ForeignExchangeExposure refers to a potential increase or decrease in the cost, profit, cash flow, or market value of an enterprise due to fluctuations.
According to the object of action and the form of expression of foreign exchange risk, the present academic circle generally divides foreign exchange risk into three categories: transaction risk, translation risk and economic risk.
1. Transaction risk Transaction risk, also known as transaction settlement risk, refers to the possibility that economic entities may suffer losses due to changes in foreign exchange in transactions denominated, collected and paid in foreign currencies.
It is a traffic risk.
2. Translation risk Translation risk, also known as accounting risk, refers to the risk caused by changes in the value of overseas assets and liabilities caused by exchange rate changes in the process of accounting treatment of balance sheets by economic subjects. It is a kind of stock risk.
There are three types of translation risk: stock translation risk, fixed assets translation risk and long-term debt translation risk.

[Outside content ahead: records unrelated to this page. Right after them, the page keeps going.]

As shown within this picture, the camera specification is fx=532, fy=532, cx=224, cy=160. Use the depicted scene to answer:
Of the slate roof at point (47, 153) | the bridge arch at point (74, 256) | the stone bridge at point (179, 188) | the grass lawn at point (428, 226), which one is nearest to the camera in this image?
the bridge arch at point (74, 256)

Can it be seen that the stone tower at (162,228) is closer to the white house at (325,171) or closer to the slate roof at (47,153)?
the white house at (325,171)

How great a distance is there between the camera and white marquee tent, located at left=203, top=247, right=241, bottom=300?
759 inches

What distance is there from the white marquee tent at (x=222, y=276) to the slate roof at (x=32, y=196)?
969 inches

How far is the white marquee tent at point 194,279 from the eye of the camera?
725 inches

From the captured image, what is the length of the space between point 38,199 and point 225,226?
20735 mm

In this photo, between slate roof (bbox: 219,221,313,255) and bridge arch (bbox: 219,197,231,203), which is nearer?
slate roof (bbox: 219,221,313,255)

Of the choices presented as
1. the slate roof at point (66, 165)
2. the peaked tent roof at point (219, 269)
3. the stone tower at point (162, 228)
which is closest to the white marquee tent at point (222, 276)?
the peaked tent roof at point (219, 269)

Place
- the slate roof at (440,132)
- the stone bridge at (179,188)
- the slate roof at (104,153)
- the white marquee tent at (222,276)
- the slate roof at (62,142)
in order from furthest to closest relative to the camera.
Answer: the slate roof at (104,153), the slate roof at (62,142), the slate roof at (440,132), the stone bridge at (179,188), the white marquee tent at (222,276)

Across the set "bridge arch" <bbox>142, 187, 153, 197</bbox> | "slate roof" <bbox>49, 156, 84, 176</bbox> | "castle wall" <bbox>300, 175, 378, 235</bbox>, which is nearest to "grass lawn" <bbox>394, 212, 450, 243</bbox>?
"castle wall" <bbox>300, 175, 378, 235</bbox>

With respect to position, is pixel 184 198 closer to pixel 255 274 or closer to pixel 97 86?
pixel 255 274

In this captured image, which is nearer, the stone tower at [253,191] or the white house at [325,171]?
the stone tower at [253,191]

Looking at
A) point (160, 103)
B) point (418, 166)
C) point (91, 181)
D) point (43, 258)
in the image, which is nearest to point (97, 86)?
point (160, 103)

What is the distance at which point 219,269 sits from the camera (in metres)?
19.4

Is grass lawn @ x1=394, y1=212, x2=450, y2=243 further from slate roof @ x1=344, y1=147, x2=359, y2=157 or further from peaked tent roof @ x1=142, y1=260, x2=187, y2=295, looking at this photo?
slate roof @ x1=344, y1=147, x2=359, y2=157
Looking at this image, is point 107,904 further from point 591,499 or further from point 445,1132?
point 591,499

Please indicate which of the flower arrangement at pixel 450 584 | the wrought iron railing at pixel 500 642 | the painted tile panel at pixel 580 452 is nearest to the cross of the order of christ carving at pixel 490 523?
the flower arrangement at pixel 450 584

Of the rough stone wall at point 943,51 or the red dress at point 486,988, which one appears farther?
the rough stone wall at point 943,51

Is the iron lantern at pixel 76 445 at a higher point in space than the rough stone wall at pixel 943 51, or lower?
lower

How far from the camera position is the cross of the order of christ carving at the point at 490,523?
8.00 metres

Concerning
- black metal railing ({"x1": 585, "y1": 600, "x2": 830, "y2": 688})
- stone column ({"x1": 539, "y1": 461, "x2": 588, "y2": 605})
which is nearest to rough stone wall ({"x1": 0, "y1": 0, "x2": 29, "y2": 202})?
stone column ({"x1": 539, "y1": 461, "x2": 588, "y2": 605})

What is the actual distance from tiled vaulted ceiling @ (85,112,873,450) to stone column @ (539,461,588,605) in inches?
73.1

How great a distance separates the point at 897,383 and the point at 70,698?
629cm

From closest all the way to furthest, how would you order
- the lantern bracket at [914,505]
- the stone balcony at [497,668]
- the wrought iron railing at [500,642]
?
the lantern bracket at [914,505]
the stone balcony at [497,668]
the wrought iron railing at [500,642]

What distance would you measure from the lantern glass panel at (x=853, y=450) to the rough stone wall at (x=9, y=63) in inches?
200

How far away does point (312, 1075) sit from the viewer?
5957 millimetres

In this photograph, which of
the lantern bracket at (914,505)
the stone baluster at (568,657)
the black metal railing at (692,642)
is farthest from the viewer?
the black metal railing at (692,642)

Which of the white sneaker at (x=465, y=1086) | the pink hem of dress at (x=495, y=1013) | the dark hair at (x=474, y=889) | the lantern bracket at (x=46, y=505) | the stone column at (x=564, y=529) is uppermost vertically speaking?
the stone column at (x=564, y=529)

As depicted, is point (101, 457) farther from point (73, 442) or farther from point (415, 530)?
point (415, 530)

There is also a certain relationship between the size of the risk and the conversion method. In history, there have been four conversion methods in Western countries.
3. Economic risk Economic risk, also known as business risk, refers to a potential risk caused by unexpected exchange rate fluctuations in a company or enterprise’s earnings or cash flow changes in a certain period in the future.
Here, earnings refers to profit after tax and cash flow refers to earnings plus depreciation.
Economic risks can include real asset risks, financial asset risks and operating income risks, which mainly depend on the impact of exchange rate changes on production costs, sales prices and production and sales quantities.
For example, a country may stimulate exports by making the foreign-currency price of exported goods lower, or it may reduce the supply of the imported raw materials it uses by making the local currency cost higher.
In addition, the impact of exchange rate changes on prices and volumes may not be immediately apparent, and these factors directly affect the size of corporate earnings changes.